Schlagwort-Archiv: Norbert Grudzisnki

Hertha BSC Berlin – 1. FC Nürnberg, Zerstörung einer guten Schiedsrichterleistung

Datum: 25.01.2014
19. Bundesligaspieltag: Hertha BSC Berlin – 1. FC Nürnberg

Ein zu Beginn flottes Spiel, welches in seinem weiteren Verlauf stark an Qualität verlor, jedoch in seinen Schlussminuten den Aufreger des Spieltags beinhaltete.

Verflachung einer Partie mit Raketenstart

Im Spiel der Berliner Hertha gegen, den in die Rückrunde gut gestarteten Club aus Nürnberg, begann ohne jegliche Vorwarnung mit einem Paukenschlag. Ronny brachte einen sehr gut geschlagenen Eckball auf den ersten Pfosten. Dort setzte sich Adrian Ramos gegen zwei Nürnberger – Bewacher durch und köpfte zur 1:0 – Führung für die „Alte Dame“ ein (4.).

Das Spiel lebte von dem tollen Passspiel der Berliner in den Anfangsminuten. Schnelle Pässe fanden immer wieder ihren Weg durch die überforderte fränkische Deckung. Allein der Torschütze, Adrian Ramos, hätte in diesen Minuten die Führung ausbauen müssen (7./10.).

Völlig überraschend und wie aus dem Nichts brachte Markus Feulner die Cluberer zurück ins Spiel und egalisierte mit seinem platzierten Flachschuss, nach einer verunglückten Abwehr der Berliner Verteidiger, die Führung der Gastgeber (20.).

Die anfängliche, von der zeitigen Führung gepushte, Dominanz der Gastgeber war wie weggeblasen. Nun spielte nur noch der 1.FC aus Nürnberg. Aus der nicht nur optischen Überlegenheit der Gäste ergaben sich mehrere gute Chancen für einen Führungstreffer.

Doch dem Wechsel der Tonangabe im Olympiastadion von Berlin nicht genug: gegen Ende der ersten Hälfte übernahmen die Gastgeber wieder das Kommando und setzten die Nürnberger stark unter Druck. Einzig und allein Nürnbergs Schlussmann Raphael Schäfer konnte sich in diesen Minuten gegen eine toll agierende Hertha wehren.

Die abwechslungsreiche und völlig offene Partie verflachte in Durchgang zwei mehr und mehr. Geprägt von einer deutlich aggressiveren und ruppigeren Gangart mit vielen kleinen Fouls und einer Mehrzahl von Fehlpässen verlor die Partie zunehmend an Spielfluss.

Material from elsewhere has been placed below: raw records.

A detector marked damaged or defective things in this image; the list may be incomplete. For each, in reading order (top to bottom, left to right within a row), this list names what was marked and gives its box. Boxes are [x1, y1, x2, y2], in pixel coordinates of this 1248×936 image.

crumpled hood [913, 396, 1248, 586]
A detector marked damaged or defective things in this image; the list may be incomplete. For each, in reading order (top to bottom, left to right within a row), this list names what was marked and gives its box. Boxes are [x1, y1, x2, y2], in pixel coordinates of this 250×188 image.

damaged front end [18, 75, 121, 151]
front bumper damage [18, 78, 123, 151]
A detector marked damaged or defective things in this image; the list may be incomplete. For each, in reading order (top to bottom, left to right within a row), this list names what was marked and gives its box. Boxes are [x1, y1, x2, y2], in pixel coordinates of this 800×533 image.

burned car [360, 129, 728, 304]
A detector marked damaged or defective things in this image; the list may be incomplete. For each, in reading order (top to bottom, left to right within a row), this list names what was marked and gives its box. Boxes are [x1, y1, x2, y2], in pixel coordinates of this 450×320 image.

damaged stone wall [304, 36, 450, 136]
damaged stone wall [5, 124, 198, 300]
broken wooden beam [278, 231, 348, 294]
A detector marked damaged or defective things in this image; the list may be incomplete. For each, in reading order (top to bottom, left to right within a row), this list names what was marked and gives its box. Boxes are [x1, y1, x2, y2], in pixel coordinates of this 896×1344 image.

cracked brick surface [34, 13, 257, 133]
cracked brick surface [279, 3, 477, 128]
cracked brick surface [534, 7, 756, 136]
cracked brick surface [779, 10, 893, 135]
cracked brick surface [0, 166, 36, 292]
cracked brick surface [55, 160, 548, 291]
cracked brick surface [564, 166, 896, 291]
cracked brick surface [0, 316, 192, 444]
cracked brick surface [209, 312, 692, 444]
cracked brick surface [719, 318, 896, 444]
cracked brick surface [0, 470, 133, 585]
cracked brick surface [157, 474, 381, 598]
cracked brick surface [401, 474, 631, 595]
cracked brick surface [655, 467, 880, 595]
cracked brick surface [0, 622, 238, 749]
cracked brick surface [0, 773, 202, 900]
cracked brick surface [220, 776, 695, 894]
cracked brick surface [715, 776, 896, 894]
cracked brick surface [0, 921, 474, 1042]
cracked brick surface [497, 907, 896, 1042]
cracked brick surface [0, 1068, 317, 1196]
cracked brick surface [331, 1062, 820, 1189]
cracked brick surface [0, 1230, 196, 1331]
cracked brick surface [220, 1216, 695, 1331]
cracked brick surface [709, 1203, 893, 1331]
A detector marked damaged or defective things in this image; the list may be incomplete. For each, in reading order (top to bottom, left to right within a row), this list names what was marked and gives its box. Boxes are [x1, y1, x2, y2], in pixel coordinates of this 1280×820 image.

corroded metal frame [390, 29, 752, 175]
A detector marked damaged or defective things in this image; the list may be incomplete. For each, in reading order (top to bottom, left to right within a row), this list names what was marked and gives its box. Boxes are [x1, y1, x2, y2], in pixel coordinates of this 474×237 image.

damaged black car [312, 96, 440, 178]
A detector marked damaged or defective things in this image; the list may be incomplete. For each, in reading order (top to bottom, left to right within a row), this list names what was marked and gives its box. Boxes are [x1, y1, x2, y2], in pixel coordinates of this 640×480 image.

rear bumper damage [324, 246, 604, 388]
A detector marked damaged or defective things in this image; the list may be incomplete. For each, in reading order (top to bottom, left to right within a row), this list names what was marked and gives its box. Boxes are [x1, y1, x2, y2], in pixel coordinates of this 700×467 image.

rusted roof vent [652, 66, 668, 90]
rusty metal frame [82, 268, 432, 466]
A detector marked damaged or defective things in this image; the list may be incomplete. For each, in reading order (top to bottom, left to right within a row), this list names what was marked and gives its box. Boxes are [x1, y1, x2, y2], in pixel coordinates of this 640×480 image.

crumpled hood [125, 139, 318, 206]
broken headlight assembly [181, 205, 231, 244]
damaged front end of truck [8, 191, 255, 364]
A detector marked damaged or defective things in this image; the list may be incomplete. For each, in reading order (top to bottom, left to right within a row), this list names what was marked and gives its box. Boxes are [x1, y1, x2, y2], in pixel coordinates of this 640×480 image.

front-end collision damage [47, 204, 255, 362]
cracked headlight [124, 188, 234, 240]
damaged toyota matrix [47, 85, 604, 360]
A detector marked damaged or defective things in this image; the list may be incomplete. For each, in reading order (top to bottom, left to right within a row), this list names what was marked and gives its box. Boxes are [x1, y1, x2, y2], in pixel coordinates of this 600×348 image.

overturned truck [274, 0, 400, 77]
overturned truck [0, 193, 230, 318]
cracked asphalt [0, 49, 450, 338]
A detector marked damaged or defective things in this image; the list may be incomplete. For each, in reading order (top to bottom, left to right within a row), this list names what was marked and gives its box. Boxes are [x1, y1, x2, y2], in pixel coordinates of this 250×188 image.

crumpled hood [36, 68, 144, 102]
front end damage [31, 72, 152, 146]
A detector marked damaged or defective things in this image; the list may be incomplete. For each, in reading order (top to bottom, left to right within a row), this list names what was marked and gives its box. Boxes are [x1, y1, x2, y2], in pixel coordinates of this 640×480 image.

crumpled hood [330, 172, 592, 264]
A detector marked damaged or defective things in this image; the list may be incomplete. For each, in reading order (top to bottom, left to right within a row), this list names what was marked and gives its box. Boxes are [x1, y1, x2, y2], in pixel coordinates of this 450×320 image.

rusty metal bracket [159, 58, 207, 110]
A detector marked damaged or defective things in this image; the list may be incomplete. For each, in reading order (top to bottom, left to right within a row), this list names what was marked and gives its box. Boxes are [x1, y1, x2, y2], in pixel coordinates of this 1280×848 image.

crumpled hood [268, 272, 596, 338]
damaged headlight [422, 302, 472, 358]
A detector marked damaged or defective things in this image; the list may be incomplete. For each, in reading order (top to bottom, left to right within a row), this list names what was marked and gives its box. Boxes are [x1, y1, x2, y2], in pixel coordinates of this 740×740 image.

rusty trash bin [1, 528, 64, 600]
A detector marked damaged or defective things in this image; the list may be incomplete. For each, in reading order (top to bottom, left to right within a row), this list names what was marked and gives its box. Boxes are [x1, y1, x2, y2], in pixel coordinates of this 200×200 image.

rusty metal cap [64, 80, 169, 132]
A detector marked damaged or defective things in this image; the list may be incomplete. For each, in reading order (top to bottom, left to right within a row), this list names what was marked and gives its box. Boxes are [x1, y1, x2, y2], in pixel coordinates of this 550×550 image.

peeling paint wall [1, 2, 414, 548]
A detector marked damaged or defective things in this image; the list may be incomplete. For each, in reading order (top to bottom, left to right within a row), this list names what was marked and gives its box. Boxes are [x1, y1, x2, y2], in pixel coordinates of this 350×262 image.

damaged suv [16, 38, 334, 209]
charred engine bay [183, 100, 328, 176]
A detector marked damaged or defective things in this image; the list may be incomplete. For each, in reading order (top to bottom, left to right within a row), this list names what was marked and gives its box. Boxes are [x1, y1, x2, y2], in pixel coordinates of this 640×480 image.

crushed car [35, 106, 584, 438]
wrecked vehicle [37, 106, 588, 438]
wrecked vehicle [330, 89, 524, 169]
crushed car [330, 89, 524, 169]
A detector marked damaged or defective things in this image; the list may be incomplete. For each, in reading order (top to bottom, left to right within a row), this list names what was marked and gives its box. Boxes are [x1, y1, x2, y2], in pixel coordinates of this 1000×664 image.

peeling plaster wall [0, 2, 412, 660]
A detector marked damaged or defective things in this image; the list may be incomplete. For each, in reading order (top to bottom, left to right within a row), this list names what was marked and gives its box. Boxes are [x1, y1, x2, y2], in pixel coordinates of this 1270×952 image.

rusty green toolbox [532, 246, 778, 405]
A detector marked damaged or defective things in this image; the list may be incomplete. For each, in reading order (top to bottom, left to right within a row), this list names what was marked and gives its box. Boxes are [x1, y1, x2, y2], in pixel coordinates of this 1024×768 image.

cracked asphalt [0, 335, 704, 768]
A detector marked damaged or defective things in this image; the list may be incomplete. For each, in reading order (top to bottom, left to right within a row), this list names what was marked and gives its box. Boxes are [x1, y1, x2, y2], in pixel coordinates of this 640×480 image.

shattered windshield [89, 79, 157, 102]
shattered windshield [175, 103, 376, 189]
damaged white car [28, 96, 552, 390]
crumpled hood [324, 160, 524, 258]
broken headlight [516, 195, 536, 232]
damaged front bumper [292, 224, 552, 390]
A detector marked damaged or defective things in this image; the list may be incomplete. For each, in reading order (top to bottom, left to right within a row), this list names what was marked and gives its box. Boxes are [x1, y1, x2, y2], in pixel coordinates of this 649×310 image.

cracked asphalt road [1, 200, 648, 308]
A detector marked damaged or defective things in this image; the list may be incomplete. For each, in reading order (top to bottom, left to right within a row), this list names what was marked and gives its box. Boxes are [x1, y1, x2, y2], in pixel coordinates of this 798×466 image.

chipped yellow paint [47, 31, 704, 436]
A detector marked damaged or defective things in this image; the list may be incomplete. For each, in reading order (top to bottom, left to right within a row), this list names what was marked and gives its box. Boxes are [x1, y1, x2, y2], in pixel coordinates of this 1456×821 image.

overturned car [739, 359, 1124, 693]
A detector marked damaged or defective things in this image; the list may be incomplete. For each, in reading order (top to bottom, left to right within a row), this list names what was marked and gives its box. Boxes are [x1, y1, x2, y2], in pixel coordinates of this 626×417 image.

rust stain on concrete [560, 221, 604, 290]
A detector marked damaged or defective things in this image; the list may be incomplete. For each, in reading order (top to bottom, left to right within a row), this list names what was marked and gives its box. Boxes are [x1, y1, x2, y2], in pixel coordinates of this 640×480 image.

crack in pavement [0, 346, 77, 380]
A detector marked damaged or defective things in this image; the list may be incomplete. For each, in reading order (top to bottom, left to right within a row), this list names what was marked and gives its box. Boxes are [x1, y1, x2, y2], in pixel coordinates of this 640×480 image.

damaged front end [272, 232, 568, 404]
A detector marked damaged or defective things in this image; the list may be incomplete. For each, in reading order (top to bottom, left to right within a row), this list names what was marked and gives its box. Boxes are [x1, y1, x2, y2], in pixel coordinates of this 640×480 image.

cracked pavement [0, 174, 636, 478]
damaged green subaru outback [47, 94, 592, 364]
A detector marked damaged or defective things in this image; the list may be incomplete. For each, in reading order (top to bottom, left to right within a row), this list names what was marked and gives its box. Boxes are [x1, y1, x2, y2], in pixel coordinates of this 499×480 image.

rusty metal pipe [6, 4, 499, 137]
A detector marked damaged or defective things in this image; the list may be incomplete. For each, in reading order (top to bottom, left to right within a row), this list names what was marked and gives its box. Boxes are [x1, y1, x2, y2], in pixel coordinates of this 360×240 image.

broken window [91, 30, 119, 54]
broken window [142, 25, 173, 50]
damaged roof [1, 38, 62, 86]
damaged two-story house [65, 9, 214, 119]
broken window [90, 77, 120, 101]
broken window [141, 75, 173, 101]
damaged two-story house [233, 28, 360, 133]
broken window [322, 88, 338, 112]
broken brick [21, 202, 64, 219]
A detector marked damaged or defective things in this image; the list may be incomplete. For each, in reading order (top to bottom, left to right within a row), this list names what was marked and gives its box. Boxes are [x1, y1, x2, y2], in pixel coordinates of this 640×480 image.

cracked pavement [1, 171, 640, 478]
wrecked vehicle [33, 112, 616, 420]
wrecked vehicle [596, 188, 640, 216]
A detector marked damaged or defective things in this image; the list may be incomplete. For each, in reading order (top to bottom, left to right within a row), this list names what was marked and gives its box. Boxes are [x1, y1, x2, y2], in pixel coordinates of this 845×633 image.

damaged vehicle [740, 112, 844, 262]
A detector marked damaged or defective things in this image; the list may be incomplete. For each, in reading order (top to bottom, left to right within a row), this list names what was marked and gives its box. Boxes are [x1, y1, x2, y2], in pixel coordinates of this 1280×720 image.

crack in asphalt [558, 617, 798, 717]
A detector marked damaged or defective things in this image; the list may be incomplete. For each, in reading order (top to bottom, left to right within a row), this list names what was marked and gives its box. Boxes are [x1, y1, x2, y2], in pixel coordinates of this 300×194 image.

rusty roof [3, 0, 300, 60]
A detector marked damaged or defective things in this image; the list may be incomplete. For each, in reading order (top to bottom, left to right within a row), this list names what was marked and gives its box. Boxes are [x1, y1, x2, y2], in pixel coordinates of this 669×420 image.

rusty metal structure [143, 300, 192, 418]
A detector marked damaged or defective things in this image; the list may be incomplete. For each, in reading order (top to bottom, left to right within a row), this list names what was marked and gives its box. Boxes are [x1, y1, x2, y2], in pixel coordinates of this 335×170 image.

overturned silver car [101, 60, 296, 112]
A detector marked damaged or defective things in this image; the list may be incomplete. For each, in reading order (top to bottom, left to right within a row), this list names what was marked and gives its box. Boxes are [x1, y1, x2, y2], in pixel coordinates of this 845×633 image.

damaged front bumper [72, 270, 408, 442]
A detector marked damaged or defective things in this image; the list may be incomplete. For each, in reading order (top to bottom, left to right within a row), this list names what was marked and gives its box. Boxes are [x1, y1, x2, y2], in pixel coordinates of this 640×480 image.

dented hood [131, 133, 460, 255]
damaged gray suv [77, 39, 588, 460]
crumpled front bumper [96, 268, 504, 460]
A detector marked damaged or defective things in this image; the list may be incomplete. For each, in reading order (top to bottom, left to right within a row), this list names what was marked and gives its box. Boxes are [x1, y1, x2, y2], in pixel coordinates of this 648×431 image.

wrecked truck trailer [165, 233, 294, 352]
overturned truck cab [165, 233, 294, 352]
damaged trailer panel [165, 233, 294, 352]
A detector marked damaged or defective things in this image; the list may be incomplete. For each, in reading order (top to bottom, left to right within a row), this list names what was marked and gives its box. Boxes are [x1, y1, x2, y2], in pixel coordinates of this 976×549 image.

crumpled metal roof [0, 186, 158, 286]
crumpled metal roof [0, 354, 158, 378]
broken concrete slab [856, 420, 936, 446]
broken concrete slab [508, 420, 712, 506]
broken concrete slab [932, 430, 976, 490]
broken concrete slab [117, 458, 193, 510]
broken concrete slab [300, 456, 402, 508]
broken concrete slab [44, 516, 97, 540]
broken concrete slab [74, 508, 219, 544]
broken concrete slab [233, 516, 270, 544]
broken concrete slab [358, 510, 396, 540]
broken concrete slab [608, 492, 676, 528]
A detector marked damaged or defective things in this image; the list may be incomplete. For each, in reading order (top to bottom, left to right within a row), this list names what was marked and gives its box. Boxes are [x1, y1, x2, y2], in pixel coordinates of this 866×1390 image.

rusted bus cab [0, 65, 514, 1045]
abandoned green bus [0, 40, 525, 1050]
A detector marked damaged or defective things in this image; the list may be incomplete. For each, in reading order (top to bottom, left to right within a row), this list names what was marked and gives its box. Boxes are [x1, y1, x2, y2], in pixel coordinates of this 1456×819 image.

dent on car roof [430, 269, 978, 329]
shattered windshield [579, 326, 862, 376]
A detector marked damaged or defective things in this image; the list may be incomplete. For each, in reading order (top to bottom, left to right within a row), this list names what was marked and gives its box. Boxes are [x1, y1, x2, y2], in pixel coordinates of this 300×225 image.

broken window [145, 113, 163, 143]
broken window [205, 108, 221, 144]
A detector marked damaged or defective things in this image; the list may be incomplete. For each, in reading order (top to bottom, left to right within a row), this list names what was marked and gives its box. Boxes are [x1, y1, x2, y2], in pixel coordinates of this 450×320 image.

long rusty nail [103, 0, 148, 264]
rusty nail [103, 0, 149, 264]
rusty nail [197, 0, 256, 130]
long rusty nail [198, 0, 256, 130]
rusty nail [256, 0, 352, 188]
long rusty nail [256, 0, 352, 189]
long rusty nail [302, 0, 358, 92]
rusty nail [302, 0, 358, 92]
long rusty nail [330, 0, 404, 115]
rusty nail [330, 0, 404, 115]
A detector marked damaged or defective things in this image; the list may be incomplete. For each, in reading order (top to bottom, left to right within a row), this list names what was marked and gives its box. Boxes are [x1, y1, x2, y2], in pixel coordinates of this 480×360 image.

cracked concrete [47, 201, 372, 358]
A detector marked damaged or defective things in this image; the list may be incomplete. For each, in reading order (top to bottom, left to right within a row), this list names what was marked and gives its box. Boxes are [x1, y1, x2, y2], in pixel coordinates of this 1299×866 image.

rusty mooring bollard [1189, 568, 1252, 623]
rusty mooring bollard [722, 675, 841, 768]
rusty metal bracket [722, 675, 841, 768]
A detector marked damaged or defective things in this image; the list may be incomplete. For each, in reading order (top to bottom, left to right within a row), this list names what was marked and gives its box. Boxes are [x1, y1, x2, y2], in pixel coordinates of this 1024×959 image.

Doch dann schlug die Stunde des Josip Drmic, welcher nach einem Pfostenknaller Ginczeks, die 2:1 Führung für die Gäste herstellte.

Die Schlussminuten brachten noch einmal Aufregung in die Partie. Nach einer Zurücknahme der Elfmeterentscheidung (88.) für die Gastgeber aus Berlin, zeigte Schiedsrichter Weiner wenige Minuten später auf der anderen Seite auf den Punkt und ebnete so den Weg für den entscheidenden dritten Treffer für die Gäste (90.+4).

Zerstörung einer guten Schiedsrichterleistung

Doch welche Situation ereignete sich in der 88. Spielminute, als der Unparteiische sein schnelle und deutliche Entscheidung zurücknahm?

Der Torhüter der Cluberer Raphael Schäfer konnte einen langen Ball der Berliner nur unzureichend klären, den anschließende Schuss Ronnys klärte, der auf der Linie stehende Petrak klar und deutlich mit der Hand. So auch eine einfache Angelegenheit für den Referee aus Giesen.

Problem an dieser einfachen Elfmeterentscheidung: Schiedsrichterassistent Norbert Grudzisnki, welcher vor dem Handspiel des Nürnberger Verteidigers, auf die Abseitsstellung von Adrian Ramos aufmerksam machte.

Nach einem kurzen beratenden Gespräch der Unparteiischen nahm Michael Weiner seine Entscheidung zurück und ließ das Spiel mit Freistoß für die Gäste fortführen.

Doch mit dieser Fehlentscheidung vermieste sich das sonst souverän agierend Schiedsrichtergespann seine Leistung. Denn es hätte einen Elfmeter und die Rote Karte wegen absichtlichen Handspiels geben müssen, da sich der Berliner Angreifer nicht aktiv und somit nicht strafbar im Moment der Ballabgabe im Abseits befand.

Das Schiedsrichterteam um Michael Weiner brachte hierbei die Berliner um den möglichen Ausgleich in der Schlussphase der Partie.